■ WORK REQUEST:
Copy the whole listing verbatim.

++++++++++

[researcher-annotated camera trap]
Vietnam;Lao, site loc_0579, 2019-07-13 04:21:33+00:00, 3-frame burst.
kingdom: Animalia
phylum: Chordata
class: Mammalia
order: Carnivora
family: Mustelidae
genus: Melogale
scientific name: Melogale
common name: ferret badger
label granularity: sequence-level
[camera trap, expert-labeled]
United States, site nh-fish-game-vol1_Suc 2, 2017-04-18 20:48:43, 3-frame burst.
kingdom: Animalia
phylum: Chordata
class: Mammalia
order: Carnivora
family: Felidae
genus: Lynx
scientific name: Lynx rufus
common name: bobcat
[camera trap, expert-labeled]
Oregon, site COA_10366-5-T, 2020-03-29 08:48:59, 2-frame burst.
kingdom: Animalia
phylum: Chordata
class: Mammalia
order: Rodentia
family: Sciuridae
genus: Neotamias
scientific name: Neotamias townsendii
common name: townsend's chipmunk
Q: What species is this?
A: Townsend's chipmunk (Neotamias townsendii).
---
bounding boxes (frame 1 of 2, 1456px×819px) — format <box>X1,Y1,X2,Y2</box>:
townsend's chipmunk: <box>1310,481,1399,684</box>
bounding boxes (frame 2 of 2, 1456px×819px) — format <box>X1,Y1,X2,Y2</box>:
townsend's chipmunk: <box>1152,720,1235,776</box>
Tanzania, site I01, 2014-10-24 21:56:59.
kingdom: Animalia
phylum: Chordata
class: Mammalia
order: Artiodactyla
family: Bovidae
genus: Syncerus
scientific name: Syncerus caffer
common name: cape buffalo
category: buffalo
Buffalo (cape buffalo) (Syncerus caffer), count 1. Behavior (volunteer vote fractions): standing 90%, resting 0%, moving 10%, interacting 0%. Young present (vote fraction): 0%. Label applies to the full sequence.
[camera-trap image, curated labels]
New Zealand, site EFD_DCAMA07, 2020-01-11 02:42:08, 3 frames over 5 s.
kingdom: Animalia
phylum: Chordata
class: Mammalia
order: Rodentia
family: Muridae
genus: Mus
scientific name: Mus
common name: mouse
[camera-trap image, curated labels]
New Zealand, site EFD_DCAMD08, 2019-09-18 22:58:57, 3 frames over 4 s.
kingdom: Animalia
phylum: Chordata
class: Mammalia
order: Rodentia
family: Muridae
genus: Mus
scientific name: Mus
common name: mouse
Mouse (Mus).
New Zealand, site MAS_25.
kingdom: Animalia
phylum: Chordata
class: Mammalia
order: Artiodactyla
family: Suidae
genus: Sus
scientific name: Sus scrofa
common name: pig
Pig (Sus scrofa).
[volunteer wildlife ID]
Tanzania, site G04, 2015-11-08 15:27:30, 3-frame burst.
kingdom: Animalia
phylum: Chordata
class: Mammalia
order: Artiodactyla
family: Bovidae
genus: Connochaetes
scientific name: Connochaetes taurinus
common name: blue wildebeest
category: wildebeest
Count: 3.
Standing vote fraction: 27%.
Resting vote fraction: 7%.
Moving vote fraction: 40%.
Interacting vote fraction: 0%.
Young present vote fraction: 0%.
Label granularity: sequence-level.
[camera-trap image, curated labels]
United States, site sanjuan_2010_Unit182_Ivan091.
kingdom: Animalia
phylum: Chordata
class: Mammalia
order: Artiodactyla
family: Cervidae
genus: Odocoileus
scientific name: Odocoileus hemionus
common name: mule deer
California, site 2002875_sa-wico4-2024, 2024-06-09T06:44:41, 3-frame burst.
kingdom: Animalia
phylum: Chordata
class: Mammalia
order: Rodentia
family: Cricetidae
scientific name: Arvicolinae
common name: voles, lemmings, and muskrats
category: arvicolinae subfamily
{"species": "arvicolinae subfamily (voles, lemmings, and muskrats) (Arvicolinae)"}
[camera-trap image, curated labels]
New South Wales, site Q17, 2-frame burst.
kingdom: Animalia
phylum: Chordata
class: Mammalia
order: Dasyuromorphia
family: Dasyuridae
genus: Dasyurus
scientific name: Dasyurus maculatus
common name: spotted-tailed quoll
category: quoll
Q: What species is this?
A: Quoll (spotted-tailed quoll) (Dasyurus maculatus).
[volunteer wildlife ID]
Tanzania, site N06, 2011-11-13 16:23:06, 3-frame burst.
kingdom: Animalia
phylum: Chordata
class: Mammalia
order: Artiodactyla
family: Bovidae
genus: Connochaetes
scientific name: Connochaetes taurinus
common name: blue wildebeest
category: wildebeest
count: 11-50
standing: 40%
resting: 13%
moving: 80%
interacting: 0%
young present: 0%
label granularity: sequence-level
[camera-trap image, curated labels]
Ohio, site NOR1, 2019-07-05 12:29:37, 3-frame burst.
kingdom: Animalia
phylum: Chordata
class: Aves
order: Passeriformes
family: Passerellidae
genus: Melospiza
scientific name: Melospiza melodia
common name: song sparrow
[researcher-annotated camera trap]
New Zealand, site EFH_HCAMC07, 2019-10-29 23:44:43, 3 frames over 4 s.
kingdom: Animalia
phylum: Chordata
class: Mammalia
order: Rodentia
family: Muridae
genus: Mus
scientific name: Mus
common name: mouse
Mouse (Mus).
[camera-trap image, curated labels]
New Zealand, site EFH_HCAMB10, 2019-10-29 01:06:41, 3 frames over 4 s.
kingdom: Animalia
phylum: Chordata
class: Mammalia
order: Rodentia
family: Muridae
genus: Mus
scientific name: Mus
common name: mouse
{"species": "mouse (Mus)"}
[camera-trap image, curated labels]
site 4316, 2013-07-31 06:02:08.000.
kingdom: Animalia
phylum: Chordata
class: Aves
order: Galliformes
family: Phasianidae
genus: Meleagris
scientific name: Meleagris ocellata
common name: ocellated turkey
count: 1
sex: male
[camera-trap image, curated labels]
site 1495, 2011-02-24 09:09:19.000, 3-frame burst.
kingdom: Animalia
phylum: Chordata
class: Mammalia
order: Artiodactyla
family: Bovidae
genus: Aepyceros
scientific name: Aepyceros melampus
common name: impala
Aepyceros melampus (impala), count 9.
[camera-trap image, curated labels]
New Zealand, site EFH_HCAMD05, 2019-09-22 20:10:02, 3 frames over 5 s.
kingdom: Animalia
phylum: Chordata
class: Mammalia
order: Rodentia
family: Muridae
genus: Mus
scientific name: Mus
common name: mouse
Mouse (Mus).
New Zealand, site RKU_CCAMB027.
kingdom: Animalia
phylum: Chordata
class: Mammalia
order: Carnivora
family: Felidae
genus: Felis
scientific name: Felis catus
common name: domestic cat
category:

++++++++++

■ RESPONSE AREA:
[researcher-annotated camera trap]
Vietnam;Lao, site loc_0579, 2019-07-13 04:21:33+00:00, 3-frame burst.
kingdom: Animalia
phylum: Chordata
class: Mammalia
order: Carnivora
family: Mustelidae
genus: Melogale
scientific name: Melogale
common name: ferret badger
label granularity: sequence-level
[camera trap, expert-labeled]
United States, site nh-fish-game-vol1_Suc 2, 2017-04-18 20:48:43, 3-frame burst.
kingdom: Animalia
phylum: Chordata
class: Mammalia
order: Carnivora
family: Felidae
genus: Lynx
scientific name: Lynx rufus
common name: bobcat
[camera trap, expert-labeled]
Oregon, site COA_10366-5-T, 2020-03-29 08:48:59, 2-frame burst.
kingdom: Animalia
phylum: Chordata
class: Mammalia
order: Rodentia
family: Sciuridae
genus: Neotamias
scientific name: Neotamias townsendii
common name: townsend's chipmunk
Q: What species is this?
A: Townsend's chipmunk (Neotamias townsendii).
---
bounding boxes (frame 1 of 2, 1456px×819px) — format <box>X1,Y1,X2,Y2</box>:
townsend's chipmunk: <box>1310,481,1399,684</box>
bounding boxes (frame 2 of 2, 1456px×819px) — format <box>X1,Y1,X2,Y2</box>:
townsend's chipmunk: <box>1152,720,1235,776</box>
Tanzania, site I01, 2014-10-24 21:56:59.
kingdom: Animalia
phylum: Chordata
class: Mammalia
order: Artiodactyla
family: Bovidae
genus: Syncerus
scientific name: Syncerus caffer
common name: cape buffalo
category: buffalo
Buffalo (cape buffalo) (Syncerus caffer), count 1. Behavior (volunteer vote fractions): standing 90%, resting 0%, moving 10%, interacting 0%. Young present (vote fraction): 0%. Label applies to the full sequence.
[camera-trap image, curated labels]
New Zealand, site EFD_DCAMA07, 2020-01-11 02:42:08, 3 frames over 5 s.
kingdom: Animalia
phylum: Chordata
class: Mammalia
order: Rodentia
family: Muridae
genus: Mus
scientific name: Mus
common name: mouse
[camera-trap image, curated labels]
New Zealand, site EFD_DCAMD08, 2019-09-18 22:58:57, 3 frames over 4 s.
kingdom: Animalia
phylum: Chordata
class: Mammalia
order: Rodentia
family: Muridae
genus: Mus
scientific name: Mus
common name: mouse
Mouse (Mus).
New Zealand, site MAS_25.
kingdom: Animalia
phylum: Chordata
class: Mammalia
order: Artiodactyla
family: Suidae
genus: Sus
scientific name: Sus scrofa
common name: pig
Pig (Sus scrofa).
[volunteer wildlife ID]
Tanzania, site G04, 2015-11-08 15:27:30, 3-frame burst.
kingdom: Animalia
phylum: Chordata
class: Mammalia
order: Artiodactyla
family: Bovidae
genus: Connochaetes
scientific name: Connochaetes taurinus
common name: blue wildebeest
category: wildebeest
Count: 3.
Standing vote fraction: 27%.
Resting vote fraction: 7%.
Moving vote fraction: 40%.
Interacting vote fraction: 0%.
Young present vote fraction: 0%.
Label granularity: sequence-level.
[camera-trap image, curated labels]
United States, site sanjuan_2010_Unit182_Ivan091.
kingdom: Animalia
phylum: Chordata
class: Mammalia
order: Artiodactyla
family: Cervidae
genus: Odocoileus
scientific name: Odocoileus hemionus
common name: mule deer
California, site 2002875_sa-wico4-2024, 2024-06-09T06:44:41, 3-frame burst.
kingdom: Animalia
phylum: Chordata
class: Mammalia
order: Rodentia
family: Cricetidae
scientific name: Arvicolinae
common name: voles, lemmings, and muskrats
category: arvicolinae subfamily
{"species": "arvicolinae subfamily (voles, lemmings, and muskrats) (Arvicolinae)"}
[camera-trap image, curated labels]
New South Wales, site Q17, 2-frame burst.
kingdom: Animalia
phylum: Chordata
class: Mammalia
order: Dasyuromorphia
family: Dasyuridae
genus: Dasyurus
scientific name: Dasyurus maculatus
common name: spotted-tailed quoll
category: quoll
Q: What species is this?
A: Quoll (spotted-tailed quoll) (Dasyurus maculatus).
[volunteer wildlife ID]
Tanzania, site N06, 2011-11-13 16:23:06, 3-frame burst.
kingdom: Animalia
phylum: Chordata
class: Mammalia
order: Artiodactyla
family: Bovidae
genus: Connochaetes
scientific name: Connochaetes taurinus
common name: blue wildebeest
category: wildebeest
count: 11-50
standing: 40%
resting: 13%
moving: 80%
interacting: 0%
young present: 0%
label granularity: sequence-level
[camera-trap image, curated labels]
Ohio, site NOR1, 2019-07-05 12:29:37, 3-frame burst.
kingdom: Animalia
phylum: Chordata
class: Aves
order: Passeriformes
family: Passerellidae
genus: Melospiza
scientific name: Melospiza melodia
common name: song sparrow
[researcher-annotated camera trap]
New Zealand, site EFH_HCAMC07, 2019-10-29 23:44:43, 3 frames over 4 s.
kingdom: Animalia
phylum: Chordata
class: Mammalia
order: Rodentia
family: Muridae
genus: Mus
scientific name: Mus
common name: mouse
Mouse (Mus).
[camera-trap image, curated labels]
New Zealand, site EFH_HCAMB10, 2019-10-29 01:06:41, 3 frames over 4 s.
kingdom: Animalia
phylum: Chordata
class: Mammalia
order: Rodentia
family: Muridae
genus: Mus
scientific name: Mus
common name: mouse
{"species": "mouse (Mus)"}
[camera-trap image, curated labels]
site 4316, 2013-07-31 06:02:08.000.
kingdom: Animalia
phylum: Chordata
class: Aves
order: Galliformes
family: Phasianidae
genus: Meleagris
scientific name: Meleagris ocellata
common name: ocellated turkey
count: 1
sex: male
[camera-trap image, curated labels]
site 1495, 2011-02-24 09:09:19.000, 3-frame burst.
kingdom: Animalia
phylum: Chordata
class: Mammalia
order: Artiodactyla
family: Bovidae
genus: Aepyceros
scientific name: Aepyceros melampus
common name: impala
Aepyceros melampus (impala), count 9.
[camera-trap image, curated labels]
New Zealand, site EFH_HCAMD05, 2019-09-22 20:10:02, 3 frames over 5 s.
kingdom: Animalia
phylum: Chordata
class: Mammalia
order: Rodentia
family: Muridae
genus: Mus
scientific name: Mus
common name: mouse
Mouse (Mus).
New Zealand, site RKU_CCAMB027.
kingdom: Animalia
phylum: Chordata
class: Mammalia
order: Carnivora
family: Felidae
genus: Felis
scientific name: Felis catus
common name: domestic cat
category:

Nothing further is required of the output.